- _Saved entries_
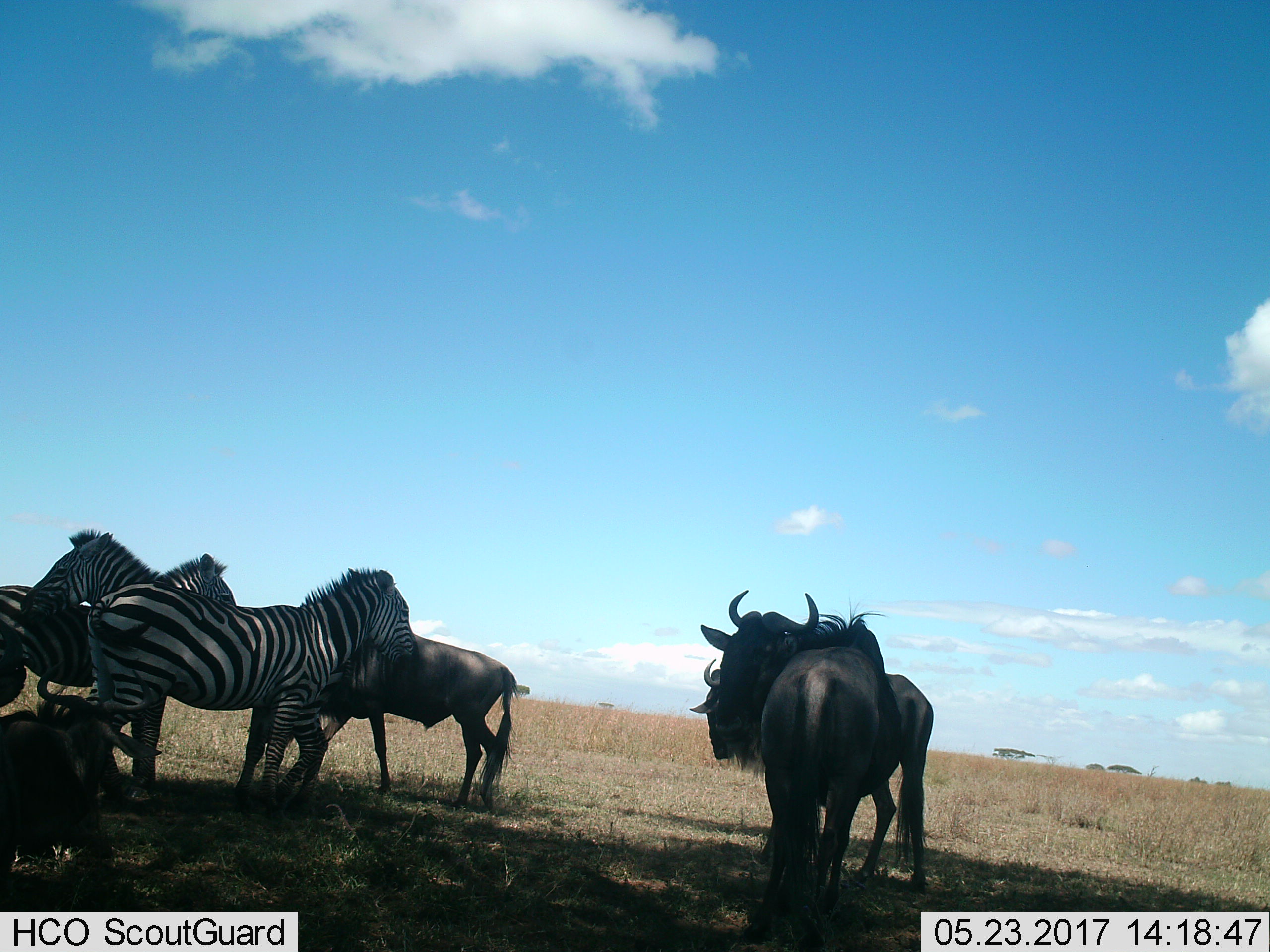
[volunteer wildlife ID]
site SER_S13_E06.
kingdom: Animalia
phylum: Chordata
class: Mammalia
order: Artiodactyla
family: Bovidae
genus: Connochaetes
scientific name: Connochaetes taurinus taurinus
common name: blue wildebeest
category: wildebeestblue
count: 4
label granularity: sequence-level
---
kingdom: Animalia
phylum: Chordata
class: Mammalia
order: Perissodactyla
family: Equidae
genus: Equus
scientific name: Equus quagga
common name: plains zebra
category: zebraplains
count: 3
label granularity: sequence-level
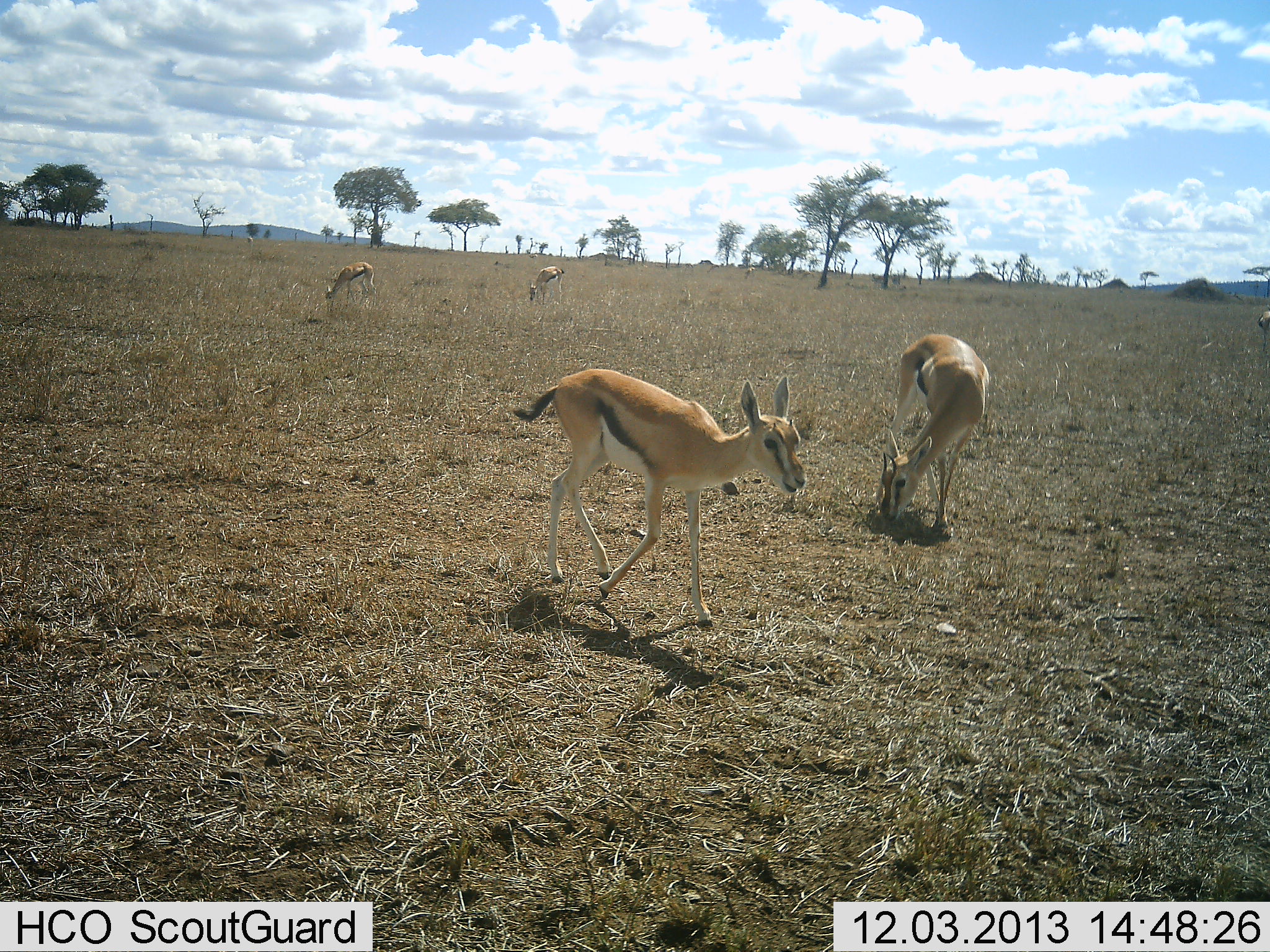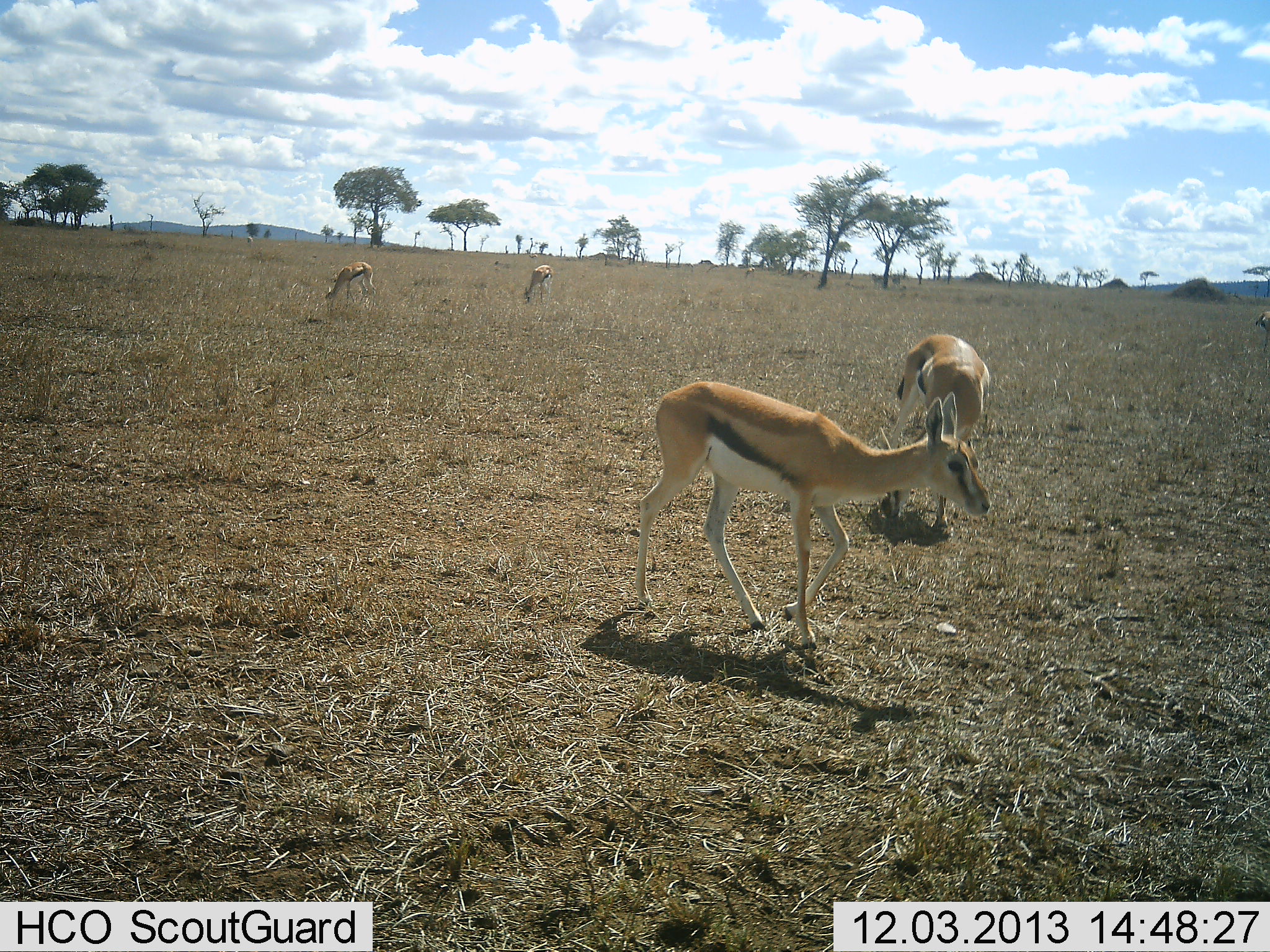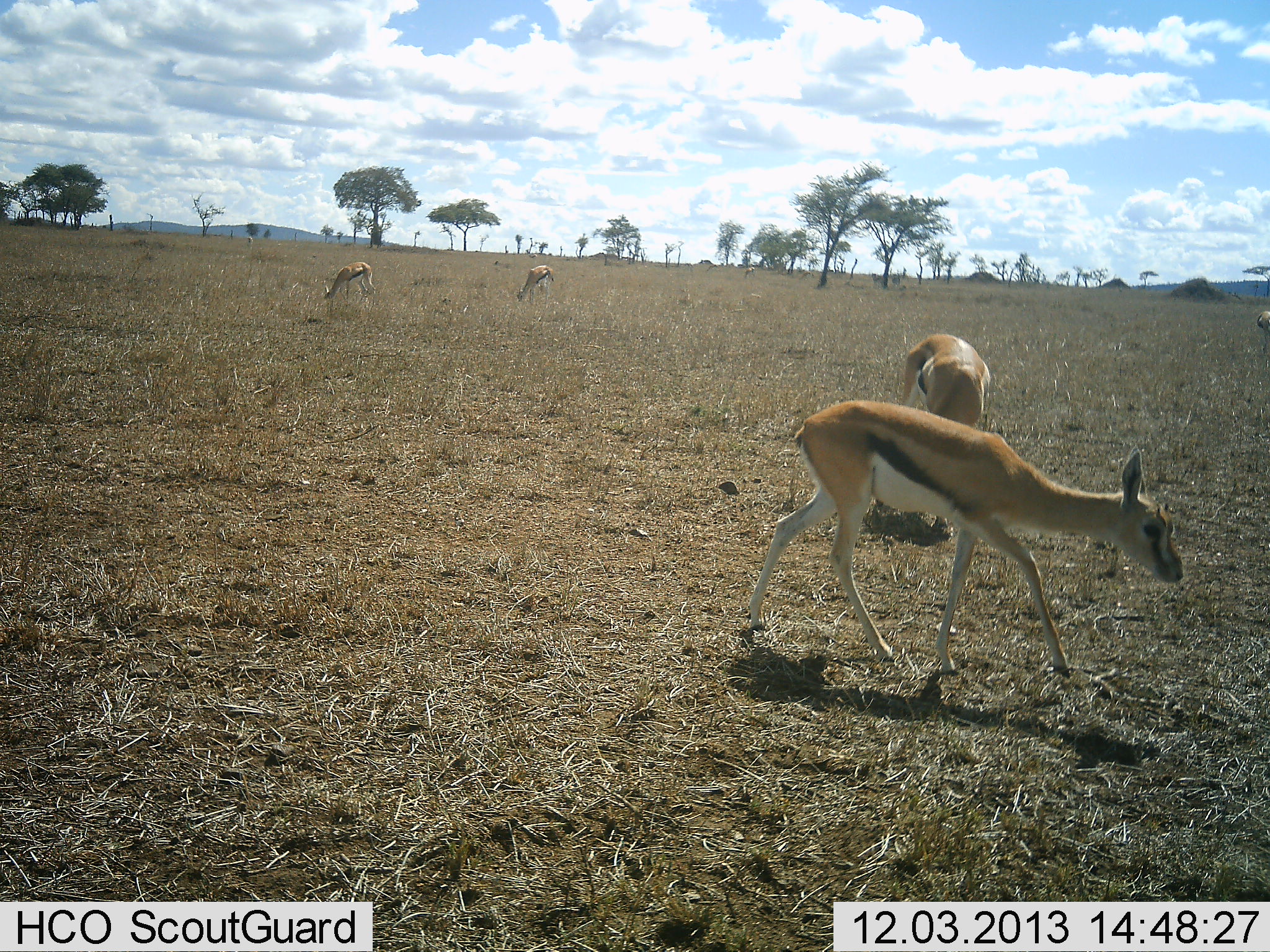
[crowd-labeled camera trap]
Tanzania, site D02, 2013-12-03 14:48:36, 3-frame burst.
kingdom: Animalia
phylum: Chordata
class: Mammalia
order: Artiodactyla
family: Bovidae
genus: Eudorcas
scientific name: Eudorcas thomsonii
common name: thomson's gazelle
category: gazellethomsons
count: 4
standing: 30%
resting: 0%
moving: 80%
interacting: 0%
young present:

- _Exercise brief_
Each entry above must be printed exactly, apart from its pictures.

- _Answer area_
[volunteer wildlife ID]
site SER_S13_E06.
kingdom: Animalia
phylum: Chordata
class: Mammalia
order: Artiodactyla
family: Bovidae
genus: Connochaetes
scientific name: Connochaetes taurinus taurinus
common name: blue wildebeest
category: wildebeestblue
count: 4
label granularity: sequence-level
---
kingdom: Animalia
phylum: Chordata
class: Mammalia
order: Perissodactyla
family: Equidae
genus: Equus
scientific name: Equus quagga
common name: plains zebra
category: zebraplains
count: 3
label granularity: sequence-level
[crowd-labeled camera trap]
Tanzania, site D02, 2013-12-03 14:48:36, 3-frame burst.
kingdom: Animalia
phylum: Chordata
class: Mammalia
order: Artiodactyla
family: Bovidae
genus: Eudorcas
scientific name: Eudorcas thomsonii
common name: thomson's gazelle
category: gazellethomsons
count: 4
standing: 30%
resting: 0%
moving: 80%
interacting: 0%
young present:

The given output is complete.